Restore OADP Backup of etcd Resources (Optional):

After etcd data is restored, restore etcd-related resources:

bash

# Restore etcd namespace resources
velero restore create etcd-resources-restore \
  --from-backup etcd-resources-backup \
  --include-namespaces openshift-etcd

Important Notes:

•etcd restore is destructive - only use as last resort
•Follow official OpenShift disaster recovery documentation
•Test etcd restore procedure in non-production first
•Ensure all master nodes are processed
•Cluster may be unavailable during etcd restore

Integration with OADP:

•Use OADP for application-level backups
•Use etcd snapshots for control plane disaster recovery
•Combine both for complete cluster recovery capability

Restore Strategies

1. In-Place Restore

Restore to original namespace (requires deletion first)

bash

# Delete namespace
oc delete namespace myapp

# Restore
velero restore create myapp-restore \
  --from-backup myapp-backup \
  --wait

2. Cross-Namespace Restore

Restore to different namespace

bash

# Create target namespace
oc create namespace myapp-dev

# Restore with mapping
velero restore create myapp-clone \
  --from-backup myapp-backup \
  --namespace-mappings myapp:myapp-dev \
  --wait

3. Cross-Cluster Restore

Restore to different cluster

bash

# On target cluster with same BSL configured
velero restore create cross-cluster-restore \
  --from-backup myapp-backup \
  --wait

4. Partial Restore

Restore specific resources

bash

# Restore only PVCs
velero restore create pvc-only-restore \
  --from-backup myapp-backup \
  --include-resources persistentvolumeclaims \
  --wait

Handling Conflicts

Existing Resources

Strategy 1: Delete first

bash

oc delete namespace myapp
velero restore create --from-backup myapp-backup

Strategy 2: Update existing

bash

velero restore create myapp-restore \
  --from-backup myapp-backup \
  --existing-resource-policy=update

Strategy 3: Skip existing

bash

# Default behavior - skip existing resources
velero restore create --from-backup myapp-backup

PVC Binding Issues

bash

# Map storage classes
velero restore create myapp-restore \
  --from-backup myapp-backup \
  --storage-class-mappings old-sc:new-sc

Restore with Hooks

Post-Restore Hooks

yaml

apiVersion: velero.io/v1
kind: Restore
metadata:
  name: db-restore-with-hooks
  namespace: openshift-adp
spec:
  backupName: database-backup
  hooks:
    resources:
      - name: db-post-restore
        includedNamespaces:
          - database
        labelSelector:
          matchLabels:
            app: postgres
        postHooks:
          - exec:
              container: postgres
              command:
                - /bin/bash
                - -c
                - |
                  # Wait for DB ready
                  until pg_isready; do sleep 1; done
                  # Run migrations
                  psql -U postgres -d mydb -f /migrations/latest.sql
              execTimeout: 5m
              waitTimeout: 10m

Monitoring Restore

Real-time Monitoring

bash

# Watch restore status
watch "oc get restore myapp-restore -n openshift-adp"

# Stream logs
velero restore logs myapp-restore -f

# Detailed status
velero restore describe myapp-restore --details

Checking Progress

bash

# Get restore status
velero restore get

# Check resource creation
oc get all -n myapp --watch

# Check PVC binding
oc get pvc -n myapp --watch

# Check pod status
oc get pods -n myapp --watch

Verification

Post-Restore Checklist

bash

# 1. Check restore completed
velero restore describe myapp-restore | grep "Phase:"

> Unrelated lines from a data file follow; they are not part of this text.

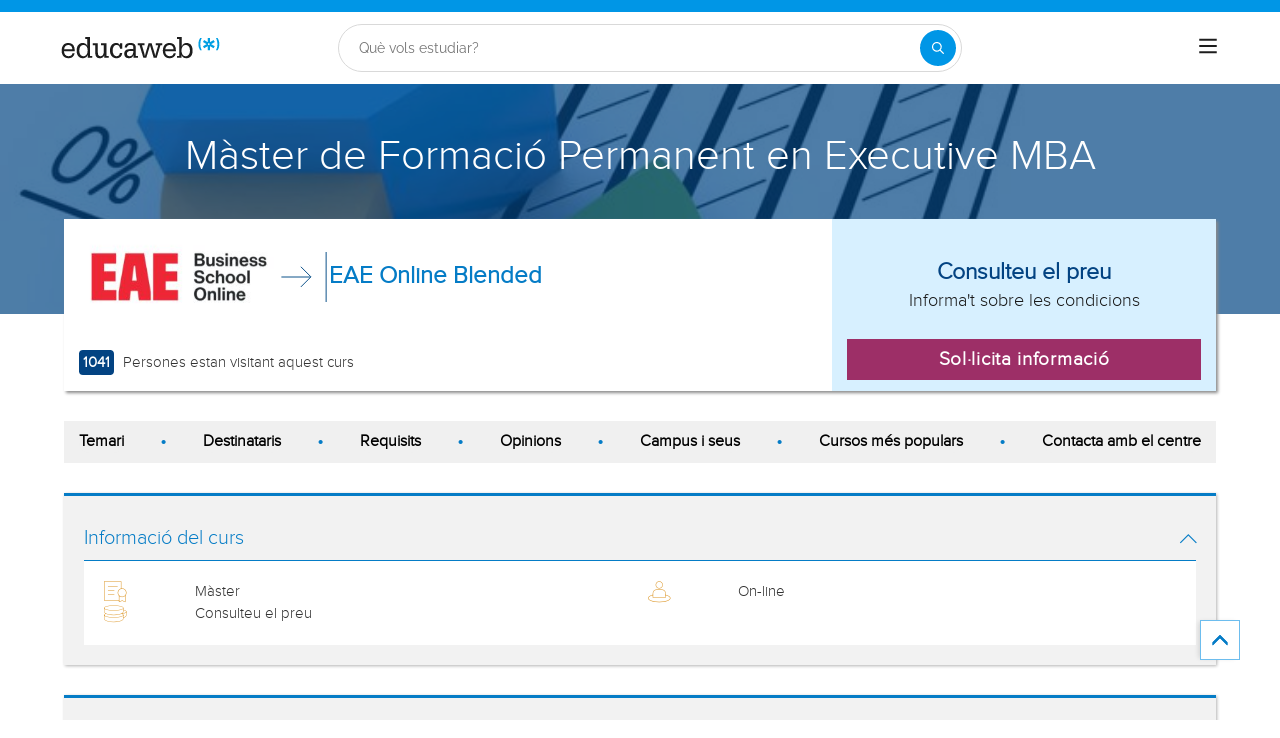

--- FILE ---
content_type: application/javascript
request_url: https://eu01.edcwb.com/assets/js/dist/362.chunk.js
body_size: 1476
content:
"use strict";(self.webpackChunkeducaweb=self.webpackChunkeducaweb||[]).push([[362],{7981:function(t,e,a){var i=a(5570),d=a(8851),s=a(5733),n=a(4289);const c={init:(t,e,a,d)=>{t=t||"[data-msticky]",e=e||"#section-lead-center",a=a||!1,d=d||!1;let s=document.querySelector(e)||null,n='[data-anchor-link="section-lead-center"]';n=!!d&&document.querySelector(n);let o=document.querySelectorAll(t);c.setup(o,t),c.setSticky(o,s,a,n),window.addEventListener("resize",i.A.debounce(function(){c.setup(o,t),c.setSticky(o,s,a,n)})),window.addEventListener("scroll",function(){c.setSticky(o,s,a,n)})},setup:(t,e)=>{let a=document.querySelector("#cookies-navbar"),i=!1;const d=window.innerWidth<768||document.documentElement.clientWidth<768;t.forEach(t=>{let s="0",n=$v("[data-msticky-ctaform-tpp]",t);if(d){if("[data-msticky]"===e&&t.hasAttribute("data-msticky-cta")&&(c.adjustBodyPadding("[data-msticky]",!0),t.classList.add("open")),i||(c.isCallCenterBtnActive(),i=!0),a&&(a.style.bottom="63px"),n)if(s=n.getAttribute("data-msticky-ctaform-tpp"),"0"===s||"2"===s){let t=$v("[data-course-id]",n);t&&t.getAttribute("data-course-id")>"0"&&(t.setAttribute("data-edw-tpp-init",t.getAttribute("data-course-id")),n.firstElementChild&&n.firstElementChild.removeAttribute("data-anchor-link"))}else n.firstElementChild&&(n.firstElementChild.setAttribute("data-anchor-link","section-lead-center"),n.firstElementChild.removeAttribute("data-edw-tpp-init"))}else if("[data-msticky]"===e){if(t.hasAttribute("data-msticky-cta")){"1"===t.getAttribute("data-msticky-cta")&&(t.classList.add("open"),c.adjustBodyPadding("[data-msticky]",!0))}else t.classList.add("open"),c.adjustBodyPadding("[data-msticky]",!0);if(n)if(s=n.getAttribute("data-msticky-ctaform-tpp"),"1"===s||"2"===s){let t=$v("[data-course-id]",n);t&&t.getAttribute("data-course-id")>"0"&&(t.setAttribute("data-edw-tpp-init",t.getAttribute("data-course-id")),n.firstElementChild&&n.firstElementChild.removeAttribute("data-anchor-link"))}else n.firstElementChild&&(n.firstElementChild.setAttribute("data-anchor-link","section-lead-center"),n.firstElementChild.removeAttribute("data-edw-tpp-init"))}})},setSticky:(t,e,a,i)=>{let s=document.querySelector("#cookies-navbar");t.forEach(t=>{(e&&d.A.isAny(e)||d.A.isAny("[data-cta-group]",!0))&&t.hasAttribute("data-msticky-cta")?(t.classList.remove("open"),c.adjustBodyPadding("[data-msticky]",!1),s&&(s.style.bottom="0")):t.hasAttribute("data-msticky-cta")&&(t.classList.add("open"),c.adjustBodyPadding("[data-msticky]",!0),s&&(s.style.bottom="63px"))})},isCallCenterBtnActive:()=>{if(!(0,n.o)())return;const t="[data-msticky-call]";let e=$v(t)?$v(t).getAttribute("data-campaign"):0;if(0!==e){let a={campaignId:e,originId:20500,datetime:(0,s.p)()},i=encodeURIComponent,d=Object.keys(a).map(t=>i(t)+"="+i(a[t])).join("&"),n=new XMLHttpRequest;n.open("GET","/callcenter/GetCallCenterStatus/?"+d,!0),n.onreadystatechange=function(e){if(4!==n.readyState)return!1;if(200===n.status&&"true"===n.response){$v(t).classList.add("open"),c.adjustBodyPadding("[data-msticky]",!0),$v("[data-msticky-ctaform]")&&c.mobileButtonsFormCallCenter()}},n.onerror=function(t){},n.send(d)}},async mobileButtonsFormCallCenter(){const{default:t}=await a.e(8414).then(a.bind(a,8414));t()},adjustBodyPadding:(t,e)=>{const a=document.querySelector(t);if(a)if(e){const t=a.offsetHeight;document.body.style.paddingBottom=`${t}px`}else document.body.style.paddingBottom=""}};e.default=c}}]);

# 2. Verify all pods running
oc get pods -n myapp

# 3. Verify PVCs bound
oc get pvc -n myapp

# 4. Check services
oc get svc -n myapp

# 5. Test application
curl http://myapp-route.example.com

# 6. Verify data integrity
oc exec -n myapp deployment/myapp -- /check-data.sh

Comparing Backup vs Restore

bash

# Resources in backup
velero backup describe myapp-backup --details | \
  grep "Resource List" -A 100

# Resources after restore
oc api-resources --verbs=list --namespaced -o name | \
  xargs -n 1 oc get --show-kind --ignore-not-found -n myapp

Troubleshooting

Restore Stuck

bash

# Check restore logs
velero restore logs myapp-restore

# Check for errors
velero restore describe myapp-restore | grep -i error

# Check Velero logs
oc logs -n openshift-adp deployment/velero

PVCs Not Binding

bash

# Check VolumeSnapshots
oc get volumesnapshots -n myapp

# Check storage class
oc get storageclass

# Describe PVC
oc describe pvc <pvc-name> -n myapp

# Check for events
oc get events -n myapp --sort-by='.lastTimestamp'

Partial Restore

bash

# Check what was restored
velero restore describe myapp-restore --details

# Check for warnings
velero restore logs myapp-restore | grep -i warning

# Check skipped resources
velero restore describe myapp-restore | grep -A 20 "Warnings:"

Best Practices

•Verify backup first: Ensure backup completed successfully
•Plan for conflicts: Know how to handle existing resources
•Test in non-prod: Verify restore works before DR scenario
•Monitor closely: Watch restore progress in real-time
•Verify thoroughly: Check all aspects of restored app
•Document process: Keep runbooks for DR scenarios
•Time estimates: Know how long restores take
•Storage class mapping: Plan for cross-cluster restores
•Network policies: May need updating after restore
•Secrets rotation: Consider rotating secrets after restore

Common Scenarios

Disaster Recovery

bash

#!/bin/bash
# DR restore script

BACKUP_NAME=$1
TARGET_NAMESPACE=$2

echo "Starting DR restore from $BACKUP_NAME to $TARGET_NAMESPACE"

# 1. Verify backup
velero backup get $BACKUP_NAME || exit 1

# 2. Create namespace if needed
oc get namespace $TARGET_NAMESPACE || \
  oc create namespace $TARGET_NAMESPACE

# 3. Create restore
velero restore create dr-restore-$(date +%s) \
  --from-backup $BACKUP_NAME \
  --namespace-mappings source-ns:$TARGET_NAMESPACE \
  --wait || exit 1

# 4. Verify
echo "Verifying restore..."
oc wait --for=condition=ready pod \
  -l app=$APP_LABEL \
  -n $TARGET_NAMESPACE \
  --timeout=10m

echo "DR restore completed successfully"

Application Migration

bash

# Migrate app to new cluster

# On source cluster - create backup
velero backup create app-migration \
  --include-namespaces myapp \
  --wait

# On target cluster - configure same BSL
# Then restore
velero restore create app-migration-restore \
  --from-backup app-migration \
  --wait

# Update DNS/routes to point to new cluster

Next Steps

•Verify application functionality
•Update configurations for new environment
•Test application thoroughly
•Document any manual steps required
•Plan for cleanup of source resources (if migration)
•Schedule regular restore testing